Par Mario Stasi, Président de la Licra.
Le 19 mars 2012 vers 8 h, le terroriste islamiste Mohammed Merah, une caméra sanglée sur la poitrine, arrive devant l’école juive Ozar Hatorah de Toulouse et ouvre le feu sur l’enseignant Jonathan Sandler, âgé de 30 ans, ainsi que sur ses deux jeunes fils, Gabriel, 3 ans, et Aryeh, 6 ans, avant de prendre pour cible Myriam Monsonégo, 8 ans. Il tente également de tuer Yacov David Soussan, employé de l’école Ozar Hatorah, et un collégien, Bryan Bijoui.
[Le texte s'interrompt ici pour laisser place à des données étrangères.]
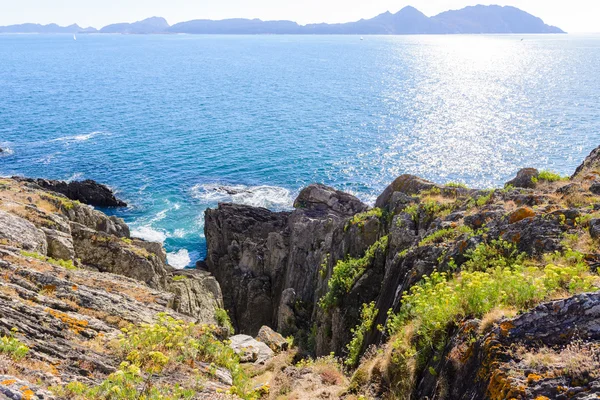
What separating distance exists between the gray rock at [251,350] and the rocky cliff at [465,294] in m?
3.31

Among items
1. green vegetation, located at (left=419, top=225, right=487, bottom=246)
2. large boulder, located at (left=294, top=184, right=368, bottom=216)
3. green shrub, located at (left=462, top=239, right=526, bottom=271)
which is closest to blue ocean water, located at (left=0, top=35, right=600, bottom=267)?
large boulder, located at (left=294, top=184, right=368, bottom=216)

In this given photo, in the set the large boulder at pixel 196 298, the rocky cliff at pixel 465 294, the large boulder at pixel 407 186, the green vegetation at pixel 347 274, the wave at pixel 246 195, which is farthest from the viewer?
the wave at pixel 246 195

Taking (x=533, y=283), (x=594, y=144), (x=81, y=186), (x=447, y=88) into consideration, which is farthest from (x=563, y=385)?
(x=447, y=88)

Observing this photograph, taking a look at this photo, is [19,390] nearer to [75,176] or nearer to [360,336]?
[360,336]

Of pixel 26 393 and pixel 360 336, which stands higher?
pixel 26 393

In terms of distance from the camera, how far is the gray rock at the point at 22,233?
20172mm

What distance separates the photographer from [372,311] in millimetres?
19047

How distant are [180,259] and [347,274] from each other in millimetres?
32591

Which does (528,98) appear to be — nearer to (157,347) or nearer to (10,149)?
(10,149)

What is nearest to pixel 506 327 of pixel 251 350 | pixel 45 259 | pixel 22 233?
pixel 251 350

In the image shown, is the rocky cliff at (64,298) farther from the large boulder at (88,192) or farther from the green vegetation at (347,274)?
the large boulder at (88,192)

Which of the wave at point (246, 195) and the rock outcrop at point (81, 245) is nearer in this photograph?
the rock outcrop at point (81, 245)

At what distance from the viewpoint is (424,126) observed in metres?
95.1

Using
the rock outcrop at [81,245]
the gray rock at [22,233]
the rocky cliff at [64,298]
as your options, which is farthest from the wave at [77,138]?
the gray rock at [22,233]
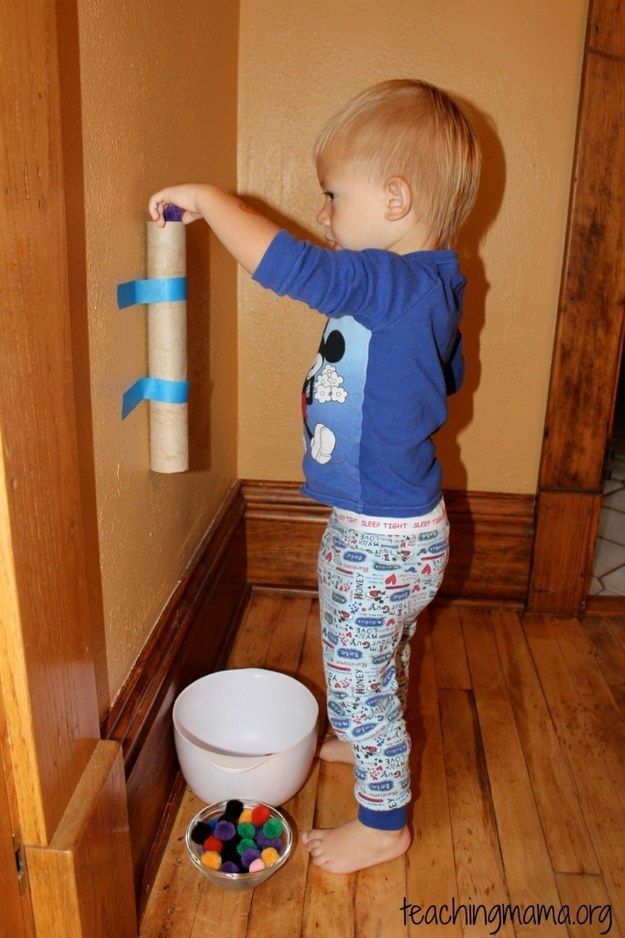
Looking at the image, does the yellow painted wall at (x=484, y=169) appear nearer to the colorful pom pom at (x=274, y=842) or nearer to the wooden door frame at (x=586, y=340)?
the wooden door frame at (x=586, y=340)

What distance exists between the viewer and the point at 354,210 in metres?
1.10

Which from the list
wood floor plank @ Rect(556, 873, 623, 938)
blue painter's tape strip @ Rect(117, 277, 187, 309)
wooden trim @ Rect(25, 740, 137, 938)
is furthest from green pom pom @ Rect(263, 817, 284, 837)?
blue painter's tape strip @ Rect(117, 277, 187, 309)

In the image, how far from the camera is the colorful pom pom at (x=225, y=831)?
3.98ft

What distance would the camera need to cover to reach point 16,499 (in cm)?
75

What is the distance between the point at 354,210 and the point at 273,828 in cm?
86

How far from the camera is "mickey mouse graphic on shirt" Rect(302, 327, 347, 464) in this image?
44.9 inches

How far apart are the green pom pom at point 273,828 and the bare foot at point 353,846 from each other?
71mm

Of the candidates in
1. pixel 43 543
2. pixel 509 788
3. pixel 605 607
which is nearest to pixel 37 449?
pixel 43 543

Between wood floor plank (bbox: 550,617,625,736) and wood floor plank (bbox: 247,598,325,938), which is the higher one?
wood floor plank (bbox: 550,617,625,736)

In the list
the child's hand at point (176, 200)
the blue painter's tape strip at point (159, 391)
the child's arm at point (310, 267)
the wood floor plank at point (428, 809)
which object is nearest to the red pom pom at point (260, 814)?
the wood floor plank at point (428, 809)

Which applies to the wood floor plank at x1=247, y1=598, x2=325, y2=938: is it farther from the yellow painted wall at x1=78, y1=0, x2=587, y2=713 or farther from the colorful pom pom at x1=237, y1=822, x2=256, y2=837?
the yellow painted wall at x1=78, y1=0, x2=587, y2=713

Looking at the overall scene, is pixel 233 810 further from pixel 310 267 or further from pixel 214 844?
pixel 310 267

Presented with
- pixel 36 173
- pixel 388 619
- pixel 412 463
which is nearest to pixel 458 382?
pixel 412 463

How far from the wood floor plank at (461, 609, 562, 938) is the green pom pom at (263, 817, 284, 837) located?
33cm
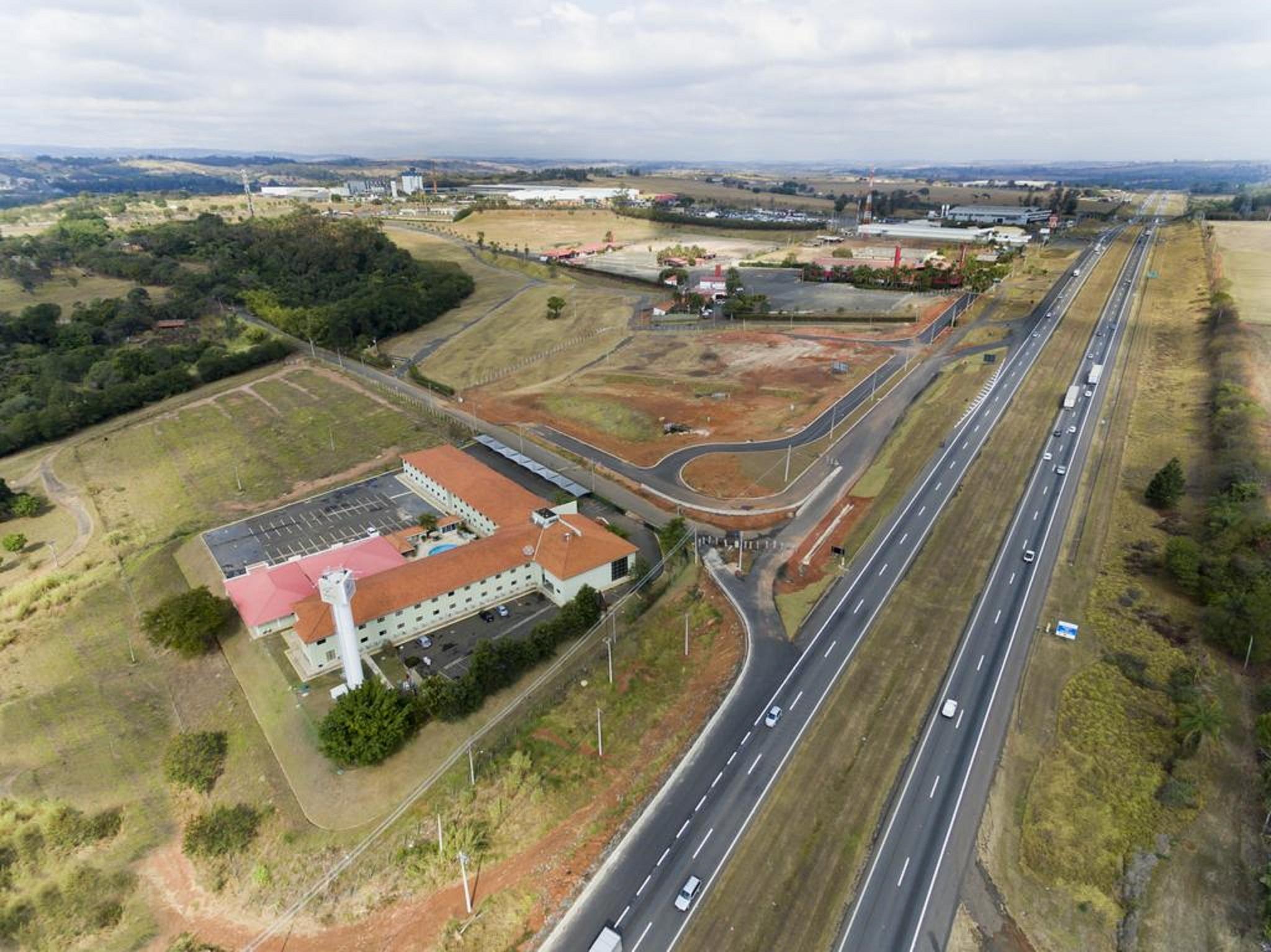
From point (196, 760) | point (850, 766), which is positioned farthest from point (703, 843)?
point (196, 760)

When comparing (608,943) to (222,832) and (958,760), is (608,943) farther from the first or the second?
(222,832)

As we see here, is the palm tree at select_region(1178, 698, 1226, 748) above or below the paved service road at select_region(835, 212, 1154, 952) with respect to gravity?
above

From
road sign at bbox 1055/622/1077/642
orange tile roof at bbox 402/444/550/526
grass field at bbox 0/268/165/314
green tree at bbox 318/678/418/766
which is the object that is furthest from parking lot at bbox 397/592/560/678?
grass field at bbox 0/268/165/314

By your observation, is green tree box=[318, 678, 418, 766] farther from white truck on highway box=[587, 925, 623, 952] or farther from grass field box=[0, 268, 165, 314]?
grass field box=[0, 268, 165, 314]

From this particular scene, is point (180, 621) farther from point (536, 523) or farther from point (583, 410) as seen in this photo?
point (583, 410)

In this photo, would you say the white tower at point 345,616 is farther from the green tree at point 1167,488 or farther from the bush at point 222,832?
the green tree at point 1167,488

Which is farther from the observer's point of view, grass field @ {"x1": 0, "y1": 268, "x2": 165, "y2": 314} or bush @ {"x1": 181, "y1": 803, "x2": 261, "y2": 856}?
grass field @ {"x1": 0, "y1": 268, "x2": 165, "y2": 314}
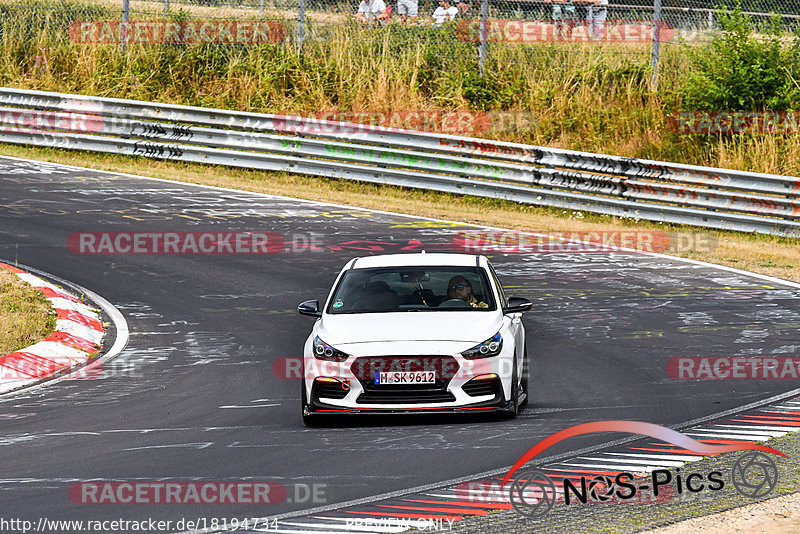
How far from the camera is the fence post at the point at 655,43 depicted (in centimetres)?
2375

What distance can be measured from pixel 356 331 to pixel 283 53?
18.8m

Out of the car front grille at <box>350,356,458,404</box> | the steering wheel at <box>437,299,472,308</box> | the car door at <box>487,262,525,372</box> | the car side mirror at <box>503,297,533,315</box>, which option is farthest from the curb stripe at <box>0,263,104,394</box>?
the car side mirror at <box>503,297,533,315</box>

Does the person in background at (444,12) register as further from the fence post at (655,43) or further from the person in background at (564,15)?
the fence post at (655,43)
Identifié quelques jours plus tard par la police, Mohammed Merah était neutralisé lors de l’assaut de son appartement. Il achevait ainsi son parcours criminel après avoir assassiné le 11 mars 2012 le maréchal des logis-chef Imad Ibn Ziaten du 1er régiment du train parachutiste, dans le quartier de Montaudran, au sud-est de Toulouse, au moyen d’une arme à feu, en lui déclarant « tu tues mes frères, je te tue », après avoir également assassiné, le 15 mars 2012, deux autres militaires, Abel Chennouf, âgé de 26 ans et Mohamed Legouad, âgé de 24 ans, et blessé grièvement un troisième, Loïc Liber, âgé de 28 ans.
Cette date du 19 mars réveille chaque année des sentiments effroyables de révolte et de douleur. L’assassinat d’un enseignant, parce que juif, et d’enfants, parce que juifs, est une abomination. Mais ces sentiments ne doivent pas être vains. Notre engagement, à la LICRA, est de mobiliser notre indignation au service de notre engagement quotidien et d’agir, encore et toujours, contre la haine des juifs.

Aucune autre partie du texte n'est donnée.